EXACTLY ONE YEAR AGO, I had just moved to my new home in Springs (East Hampton), N.Y. I had no heat. No refrigerator. No driveway — just a sea of mud. And a backyard that was impenetrable, due to overgrown wisteria and weeds, with a fallen-down shed in the middle of it. I was cold, scared, and lonely; I didn’t know many people in the area. The weather was foul, and I prayed for a bit of sunshine to put a more comforting spin on things.
Greener than brown…
These days, I’m warm and toasty, with a fully functioning kitchen, a new roof, and a yard that’s at least partly under control. To be sure, there’s a ways to go: I still need a new bathroom, a deck, and a paint job. But I love living here. It’s home. I have wonderful new friends and neighbors. I no longer choke on the word “Hamptons.” I’ve even caught myself saying “up-island,” as in “Whenever I go up-island, I stop at IKEA [Costco, Home Depot…]” (Up-island is a term we East Enders use to refer to parts of Long Island closer to…what’s the name of that city again? Right, New York.)
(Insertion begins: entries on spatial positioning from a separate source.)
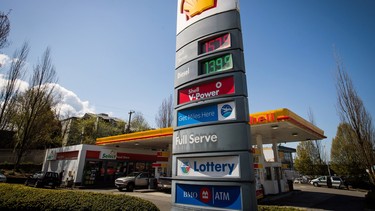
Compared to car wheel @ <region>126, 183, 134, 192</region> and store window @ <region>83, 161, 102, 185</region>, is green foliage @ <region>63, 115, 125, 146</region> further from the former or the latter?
car wheel @ <region>126, 183, 134, 192</region>

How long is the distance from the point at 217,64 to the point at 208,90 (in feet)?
2.16

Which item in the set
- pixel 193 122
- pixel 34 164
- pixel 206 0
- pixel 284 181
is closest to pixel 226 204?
pixel 193 122

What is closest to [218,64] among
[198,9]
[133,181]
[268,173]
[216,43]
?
[216,43]

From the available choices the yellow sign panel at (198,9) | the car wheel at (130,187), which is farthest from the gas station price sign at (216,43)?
the car wheel at (130,187)

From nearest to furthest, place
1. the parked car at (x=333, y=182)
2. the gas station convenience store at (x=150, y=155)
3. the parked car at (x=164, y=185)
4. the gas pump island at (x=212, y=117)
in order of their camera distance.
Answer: the gas pump island at (x=212, y=117), the gas station convenience store at (x=150, y=155), the parked car at (x=164, y=185), the parked car at (x=333, y=182)

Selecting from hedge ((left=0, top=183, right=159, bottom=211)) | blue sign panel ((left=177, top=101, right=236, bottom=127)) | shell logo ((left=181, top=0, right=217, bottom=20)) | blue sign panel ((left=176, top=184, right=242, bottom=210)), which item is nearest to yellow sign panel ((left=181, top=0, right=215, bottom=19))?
shell logo ((left=181, top=0, right=217, bottom=20))

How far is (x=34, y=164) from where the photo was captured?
32500 mm

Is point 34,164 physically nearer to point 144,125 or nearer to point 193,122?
point 144,125

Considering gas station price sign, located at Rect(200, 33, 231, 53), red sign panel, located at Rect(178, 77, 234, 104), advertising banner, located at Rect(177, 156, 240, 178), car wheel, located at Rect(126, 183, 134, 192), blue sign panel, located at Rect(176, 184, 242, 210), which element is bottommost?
car wheel, located at Rect(126, 183, 134, 192)

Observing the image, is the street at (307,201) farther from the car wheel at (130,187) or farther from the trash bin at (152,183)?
the trash bin at (152,183)

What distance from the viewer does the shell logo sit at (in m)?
5.32

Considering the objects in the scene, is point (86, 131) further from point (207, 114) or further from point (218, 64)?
point (218, 64)

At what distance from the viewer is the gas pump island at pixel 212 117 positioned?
3.86 m

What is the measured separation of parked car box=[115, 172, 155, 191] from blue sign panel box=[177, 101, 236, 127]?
54.5 ft
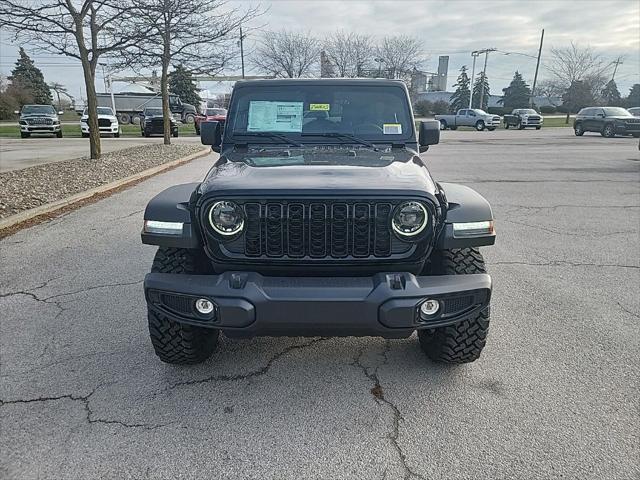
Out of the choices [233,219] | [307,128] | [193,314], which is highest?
[307,128]

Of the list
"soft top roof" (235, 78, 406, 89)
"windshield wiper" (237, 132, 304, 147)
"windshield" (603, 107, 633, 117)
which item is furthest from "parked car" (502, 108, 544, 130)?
"windshield wiper" (237, 132, 304, 147)

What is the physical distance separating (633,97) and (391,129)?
82071mm

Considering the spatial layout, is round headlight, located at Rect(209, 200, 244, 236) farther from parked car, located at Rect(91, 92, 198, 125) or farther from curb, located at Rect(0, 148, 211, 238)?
parked car, located at Rect(91, 92, 198, 125)

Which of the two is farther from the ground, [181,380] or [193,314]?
[193,314]

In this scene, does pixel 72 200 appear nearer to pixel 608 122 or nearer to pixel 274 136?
pixel 274 136

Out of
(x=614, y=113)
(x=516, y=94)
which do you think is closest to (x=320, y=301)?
(x=614, y=113)

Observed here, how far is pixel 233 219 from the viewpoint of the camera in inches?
96.3

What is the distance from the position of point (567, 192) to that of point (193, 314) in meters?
8.73

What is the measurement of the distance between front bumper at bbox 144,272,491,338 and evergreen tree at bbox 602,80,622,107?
70769 millimetres

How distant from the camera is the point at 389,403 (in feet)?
8.46

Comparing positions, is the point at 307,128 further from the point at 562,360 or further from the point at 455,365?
the point at 562,360

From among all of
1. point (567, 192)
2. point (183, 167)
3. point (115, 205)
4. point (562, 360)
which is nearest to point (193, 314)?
point (562, 360)

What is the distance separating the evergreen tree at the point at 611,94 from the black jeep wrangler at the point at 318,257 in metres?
70.4

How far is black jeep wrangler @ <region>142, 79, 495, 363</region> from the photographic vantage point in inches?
89.7
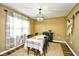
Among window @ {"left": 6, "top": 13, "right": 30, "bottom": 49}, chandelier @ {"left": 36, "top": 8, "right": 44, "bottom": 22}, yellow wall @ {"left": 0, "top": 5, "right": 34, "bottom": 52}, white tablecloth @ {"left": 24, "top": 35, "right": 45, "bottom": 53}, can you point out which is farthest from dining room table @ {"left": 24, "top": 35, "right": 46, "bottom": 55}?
chandelier @ {"left": 36, "top": 8, "right": 44, "bottom": 22}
Still rock-hunting for those edges…only the best will do.
Today, in fact, I went up-island, to visit my cousin Barbara and pick up her birthday present to me: five big bags of compost — a most welcome gift. Yes, it was teeming, but that didn’t stop us from dividing some of her astilbe, epimedium, and liriope, which I hauled back in my trusty Honda. Tomorrow I’ll plant it, rain or shine. My front-yard beds have gone from bare to practically stuffed in about a month.
Moving on to containers…
A very satisfying day. While the Long Island Expressway is still soul-numbing (I listened to a new Anne Tyler book, Noah’s Compass, on CD — also somewhat numbing), I didn’t mind the rain. As a civilian, I would have preferred pleasanter weather. But as a gardener, I’m thrilled that Nature is doing the watering.
New favorite: an old concrete birdbath planted with sedum and scaevola, an annual.